Mango v. Long Island Jewish-Hillside Medical Center

123 A.D.2d 843, 507 N.Y.S.2d 456, 1986 N.Y. App. Div. LEXIS 60964
CourtAppellate Division of the Supreme Court of the State of New York
DecidedOctober 27, 1986
StatusPublished
Cited by17 cases

This text of 123 A.D.2d 843 (Mango v. Long Island Jewish-Hillside Medical Center) is published on Counsel Stack Legal Research, covering Appellate Division of the Supreme Court of the State of New York primary law. Counsel Stack provides free access to over 12 million legal documents including statutes, case law, regulations, and constitutions.

Bluebook
Mango v. Long Island Jewish-Hillside Medical Center, 123 A.D.2d 843, 507 N.Y.S.2d 456, 1986 N.Y. App. Div. LEXIS 60964 (N.Y. Ct. App. 1986).

Opinion

In a medical malpractice action, the defendants Marvin Stanley Hans and Allen B. Warshowsky appeal, as limited by their brief, from stated portions of an order of the Supreme Court, Nassau County (Pantano, J.), dated May 14, 1985, which denied the defendant Warshowsky’s motion for summary judgment dismissing the plaintiffs’ complaint as against him, and granted that branch of the plaintiffs’ cross motion which sought summary judgment on the issue of liability as against the defendant Hans, directed a trial on the issue of damages as to the claims against the defendant Hans, and severed the action as against the defendant Hans.

Ordered that the order is modified, on the law, by deleting the provisions thereof which denied those branches of the defendant Warshowsky’s motion which sought dismissal of the second and third causes of action of the plaintiffs’ complaint as against him, and which granted that branch of the plaintiffs’ cross motion which sought summary judgment on the issue of liability in their favor as against the defendant Hans, directed a trial on the issue of damages as to the claims against the defendant Hans, and severed the action as against the defendant Hans, and substituting therefor provisions granting those branches of the defendant Warshowsky’s motion which sought dismissal of the second and third causes of action of the complaint as against him, and denying that branch of the plaintiffs’ cross motion which sought summary judgment on the issue of liability as against the defendant Hans, without prejudice to renewal of that branch of the cross motion upon proper papers, if the plaintiffs be so advised. As so modified, the order is affirmed insofar as appealed from, without costs or disbursements.

*Action item*.
Which citations does the header of the Mango v. Long Island Jewish-Hillside Medical Center opinion give for the decision? List every one.

*Data provided*.

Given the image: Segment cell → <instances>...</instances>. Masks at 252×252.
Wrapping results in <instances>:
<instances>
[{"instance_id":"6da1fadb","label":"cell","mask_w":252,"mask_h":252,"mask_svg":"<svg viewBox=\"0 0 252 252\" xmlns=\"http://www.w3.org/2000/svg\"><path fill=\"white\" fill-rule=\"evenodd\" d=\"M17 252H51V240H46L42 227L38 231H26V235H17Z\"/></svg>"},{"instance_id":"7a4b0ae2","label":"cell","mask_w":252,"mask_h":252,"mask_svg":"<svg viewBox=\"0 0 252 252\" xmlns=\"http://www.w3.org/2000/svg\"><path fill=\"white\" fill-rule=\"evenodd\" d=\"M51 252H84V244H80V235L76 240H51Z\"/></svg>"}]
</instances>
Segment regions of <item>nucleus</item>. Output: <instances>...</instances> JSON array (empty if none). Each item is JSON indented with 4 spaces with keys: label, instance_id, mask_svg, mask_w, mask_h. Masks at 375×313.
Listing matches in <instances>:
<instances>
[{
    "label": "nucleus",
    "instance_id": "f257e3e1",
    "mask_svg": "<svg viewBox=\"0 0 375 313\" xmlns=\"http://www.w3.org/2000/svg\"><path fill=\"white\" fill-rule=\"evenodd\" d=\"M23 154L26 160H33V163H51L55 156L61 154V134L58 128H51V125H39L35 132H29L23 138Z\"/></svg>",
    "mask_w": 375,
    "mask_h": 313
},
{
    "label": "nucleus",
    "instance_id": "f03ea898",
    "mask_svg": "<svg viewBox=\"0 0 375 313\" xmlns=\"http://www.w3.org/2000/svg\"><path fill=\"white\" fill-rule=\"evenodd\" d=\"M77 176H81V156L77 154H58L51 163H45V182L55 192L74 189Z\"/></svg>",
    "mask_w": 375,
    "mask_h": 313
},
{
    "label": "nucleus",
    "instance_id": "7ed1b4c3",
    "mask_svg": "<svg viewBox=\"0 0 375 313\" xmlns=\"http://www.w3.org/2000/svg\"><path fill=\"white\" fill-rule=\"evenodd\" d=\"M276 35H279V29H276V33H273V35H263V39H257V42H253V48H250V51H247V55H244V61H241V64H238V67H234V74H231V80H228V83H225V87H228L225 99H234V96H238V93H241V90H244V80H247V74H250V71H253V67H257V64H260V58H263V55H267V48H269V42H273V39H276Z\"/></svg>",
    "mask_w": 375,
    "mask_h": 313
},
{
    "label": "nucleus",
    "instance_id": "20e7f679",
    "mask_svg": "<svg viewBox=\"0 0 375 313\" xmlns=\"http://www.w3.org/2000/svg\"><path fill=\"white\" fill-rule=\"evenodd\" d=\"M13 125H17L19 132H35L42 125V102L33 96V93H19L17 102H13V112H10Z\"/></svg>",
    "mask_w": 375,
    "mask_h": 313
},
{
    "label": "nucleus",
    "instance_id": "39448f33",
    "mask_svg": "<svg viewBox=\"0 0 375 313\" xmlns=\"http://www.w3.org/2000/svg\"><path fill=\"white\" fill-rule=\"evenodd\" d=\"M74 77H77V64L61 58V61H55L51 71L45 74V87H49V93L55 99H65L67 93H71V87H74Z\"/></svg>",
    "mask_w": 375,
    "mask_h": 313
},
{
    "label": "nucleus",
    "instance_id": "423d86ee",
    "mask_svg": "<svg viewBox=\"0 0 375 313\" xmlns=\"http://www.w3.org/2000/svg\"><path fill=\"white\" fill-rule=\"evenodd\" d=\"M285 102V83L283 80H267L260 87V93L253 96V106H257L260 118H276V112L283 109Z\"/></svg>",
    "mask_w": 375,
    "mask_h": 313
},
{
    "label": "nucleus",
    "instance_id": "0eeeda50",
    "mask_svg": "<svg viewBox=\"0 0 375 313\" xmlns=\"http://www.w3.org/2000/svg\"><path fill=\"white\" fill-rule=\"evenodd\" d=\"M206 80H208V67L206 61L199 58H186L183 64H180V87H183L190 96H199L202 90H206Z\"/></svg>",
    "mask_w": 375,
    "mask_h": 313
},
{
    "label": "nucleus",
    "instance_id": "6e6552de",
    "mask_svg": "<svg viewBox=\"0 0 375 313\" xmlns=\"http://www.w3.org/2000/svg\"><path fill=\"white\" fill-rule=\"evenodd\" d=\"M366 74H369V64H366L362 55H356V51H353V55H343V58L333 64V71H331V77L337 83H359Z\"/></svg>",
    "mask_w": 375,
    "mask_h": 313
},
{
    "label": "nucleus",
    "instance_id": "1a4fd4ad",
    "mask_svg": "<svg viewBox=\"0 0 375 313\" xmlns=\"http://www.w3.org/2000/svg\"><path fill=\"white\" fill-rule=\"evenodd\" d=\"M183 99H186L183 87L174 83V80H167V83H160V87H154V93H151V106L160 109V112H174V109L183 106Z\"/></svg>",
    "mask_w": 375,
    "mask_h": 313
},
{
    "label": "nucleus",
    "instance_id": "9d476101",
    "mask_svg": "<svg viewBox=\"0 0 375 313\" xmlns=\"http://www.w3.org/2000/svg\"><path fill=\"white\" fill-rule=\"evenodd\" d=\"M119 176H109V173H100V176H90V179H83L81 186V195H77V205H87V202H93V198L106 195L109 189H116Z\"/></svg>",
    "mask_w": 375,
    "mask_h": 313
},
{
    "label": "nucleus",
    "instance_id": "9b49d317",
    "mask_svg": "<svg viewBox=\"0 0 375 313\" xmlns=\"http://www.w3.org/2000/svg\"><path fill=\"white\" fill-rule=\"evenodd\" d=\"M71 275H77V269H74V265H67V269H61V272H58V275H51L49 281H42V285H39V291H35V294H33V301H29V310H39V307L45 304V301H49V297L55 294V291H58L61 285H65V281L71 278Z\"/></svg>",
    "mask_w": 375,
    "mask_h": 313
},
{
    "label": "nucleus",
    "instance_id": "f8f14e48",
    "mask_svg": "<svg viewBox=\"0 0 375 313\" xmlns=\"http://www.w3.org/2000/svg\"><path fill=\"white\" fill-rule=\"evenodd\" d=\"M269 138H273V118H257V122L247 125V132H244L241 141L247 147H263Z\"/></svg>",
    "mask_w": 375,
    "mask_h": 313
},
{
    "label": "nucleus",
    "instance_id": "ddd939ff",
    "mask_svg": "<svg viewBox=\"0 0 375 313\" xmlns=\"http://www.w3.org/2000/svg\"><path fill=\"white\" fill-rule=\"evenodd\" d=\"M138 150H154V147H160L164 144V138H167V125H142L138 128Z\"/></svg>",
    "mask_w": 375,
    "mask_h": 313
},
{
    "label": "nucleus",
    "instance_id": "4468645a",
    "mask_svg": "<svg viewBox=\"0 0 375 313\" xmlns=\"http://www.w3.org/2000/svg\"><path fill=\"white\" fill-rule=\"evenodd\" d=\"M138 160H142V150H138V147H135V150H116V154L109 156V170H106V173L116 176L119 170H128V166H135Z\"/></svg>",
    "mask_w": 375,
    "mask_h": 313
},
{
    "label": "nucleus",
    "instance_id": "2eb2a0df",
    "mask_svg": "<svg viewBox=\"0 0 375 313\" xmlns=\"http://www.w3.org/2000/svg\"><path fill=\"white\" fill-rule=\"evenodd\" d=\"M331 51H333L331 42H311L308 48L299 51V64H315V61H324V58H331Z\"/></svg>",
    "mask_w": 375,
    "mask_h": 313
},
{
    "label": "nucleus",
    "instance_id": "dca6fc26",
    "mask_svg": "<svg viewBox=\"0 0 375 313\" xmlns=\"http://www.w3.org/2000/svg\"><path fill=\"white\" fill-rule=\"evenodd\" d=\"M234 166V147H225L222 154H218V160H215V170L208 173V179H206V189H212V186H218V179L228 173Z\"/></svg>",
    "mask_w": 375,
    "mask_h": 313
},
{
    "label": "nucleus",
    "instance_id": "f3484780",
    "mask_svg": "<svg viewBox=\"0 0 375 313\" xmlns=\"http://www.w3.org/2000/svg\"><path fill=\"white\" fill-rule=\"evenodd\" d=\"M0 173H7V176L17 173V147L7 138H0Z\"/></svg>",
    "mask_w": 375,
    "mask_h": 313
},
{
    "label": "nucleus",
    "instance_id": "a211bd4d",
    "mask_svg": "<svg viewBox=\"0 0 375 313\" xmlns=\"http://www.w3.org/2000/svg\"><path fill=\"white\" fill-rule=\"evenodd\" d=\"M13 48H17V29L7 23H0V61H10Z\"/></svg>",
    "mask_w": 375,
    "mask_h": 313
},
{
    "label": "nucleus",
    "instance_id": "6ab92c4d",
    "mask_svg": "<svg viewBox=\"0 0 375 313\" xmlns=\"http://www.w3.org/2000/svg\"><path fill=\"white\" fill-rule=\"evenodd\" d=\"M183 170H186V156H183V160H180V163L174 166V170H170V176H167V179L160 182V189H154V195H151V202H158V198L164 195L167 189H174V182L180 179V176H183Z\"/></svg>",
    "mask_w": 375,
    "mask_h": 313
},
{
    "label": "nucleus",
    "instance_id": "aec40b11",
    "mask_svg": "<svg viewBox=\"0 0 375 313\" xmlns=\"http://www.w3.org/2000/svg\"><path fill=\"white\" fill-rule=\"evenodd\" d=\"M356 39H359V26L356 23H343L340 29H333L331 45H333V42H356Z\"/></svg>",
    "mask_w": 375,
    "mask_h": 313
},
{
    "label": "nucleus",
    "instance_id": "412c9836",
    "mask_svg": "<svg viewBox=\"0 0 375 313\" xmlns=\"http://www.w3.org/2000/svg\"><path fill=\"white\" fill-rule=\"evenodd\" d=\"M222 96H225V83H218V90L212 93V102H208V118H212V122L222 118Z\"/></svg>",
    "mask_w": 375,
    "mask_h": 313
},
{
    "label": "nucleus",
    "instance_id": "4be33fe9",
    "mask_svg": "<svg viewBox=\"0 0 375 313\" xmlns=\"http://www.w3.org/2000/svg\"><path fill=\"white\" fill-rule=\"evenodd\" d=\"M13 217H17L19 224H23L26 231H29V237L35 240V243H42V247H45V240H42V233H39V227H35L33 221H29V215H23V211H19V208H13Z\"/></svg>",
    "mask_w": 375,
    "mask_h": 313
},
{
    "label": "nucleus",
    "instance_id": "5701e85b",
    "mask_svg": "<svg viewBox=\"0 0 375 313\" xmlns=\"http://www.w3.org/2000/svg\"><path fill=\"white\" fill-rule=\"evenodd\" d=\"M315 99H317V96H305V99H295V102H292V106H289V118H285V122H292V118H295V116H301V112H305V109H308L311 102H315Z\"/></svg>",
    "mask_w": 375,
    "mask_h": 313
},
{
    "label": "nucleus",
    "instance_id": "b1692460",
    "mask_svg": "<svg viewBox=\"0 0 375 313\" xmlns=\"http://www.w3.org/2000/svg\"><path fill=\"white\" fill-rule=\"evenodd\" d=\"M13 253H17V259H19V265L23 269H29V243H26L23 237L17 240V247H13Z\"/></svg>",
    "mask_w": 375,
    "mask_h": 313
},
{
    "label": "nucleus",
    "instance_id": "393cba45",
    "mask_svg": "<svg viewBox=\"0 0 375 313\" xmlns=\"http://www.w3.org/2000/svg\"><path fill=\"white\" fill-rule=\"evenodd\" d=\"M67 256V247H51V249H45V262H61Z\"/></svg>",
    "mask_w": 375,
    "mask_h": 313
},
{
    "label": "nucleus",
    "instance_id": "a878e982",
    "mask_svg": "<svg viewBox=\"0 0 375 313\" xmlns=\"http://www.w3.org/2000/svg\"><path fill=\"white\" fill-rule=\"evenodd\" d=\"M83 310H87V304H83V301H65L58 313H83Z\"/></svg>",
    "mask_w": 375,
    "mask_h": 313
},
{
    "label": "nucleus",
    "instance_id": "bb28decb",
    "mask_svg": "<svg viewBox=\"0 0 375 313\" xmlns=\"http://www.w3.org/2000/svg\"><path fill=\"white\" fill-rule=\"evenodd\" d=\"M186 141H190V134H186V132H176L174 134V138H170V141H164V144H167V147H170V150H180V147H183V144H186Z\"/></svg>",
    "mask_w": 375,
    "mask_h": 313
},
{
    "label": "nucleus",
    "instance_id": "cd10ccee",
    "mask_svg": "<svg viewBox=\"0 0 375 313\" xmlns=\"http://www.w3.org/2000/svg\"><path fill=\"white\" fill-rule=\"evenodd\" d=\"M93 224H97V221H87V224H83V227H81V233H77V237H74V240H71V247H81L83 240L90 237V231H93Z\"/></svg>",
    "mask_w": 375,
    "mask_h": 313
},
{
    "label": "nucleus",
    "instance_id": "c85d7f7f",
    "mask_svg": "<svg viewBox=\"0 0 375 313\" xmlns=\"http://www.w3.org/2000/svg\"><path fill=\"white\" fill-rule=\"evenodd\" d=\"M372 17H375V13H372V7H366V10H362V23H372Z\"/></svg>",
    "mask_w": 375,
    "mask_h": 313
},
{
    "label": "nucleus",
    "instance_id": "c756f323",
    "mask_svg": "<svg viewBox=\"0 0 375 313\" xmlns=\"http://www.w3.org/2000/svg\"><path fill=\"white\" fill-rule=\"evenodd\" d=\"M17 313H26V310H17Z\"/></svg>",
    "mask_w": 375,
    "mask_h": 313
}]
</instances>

*Exercise answer*.
- 123 A.D.2d 843
- 507 N.Y.S.2d 456
- 1986 N.Y. App. Div. LEXIS 60964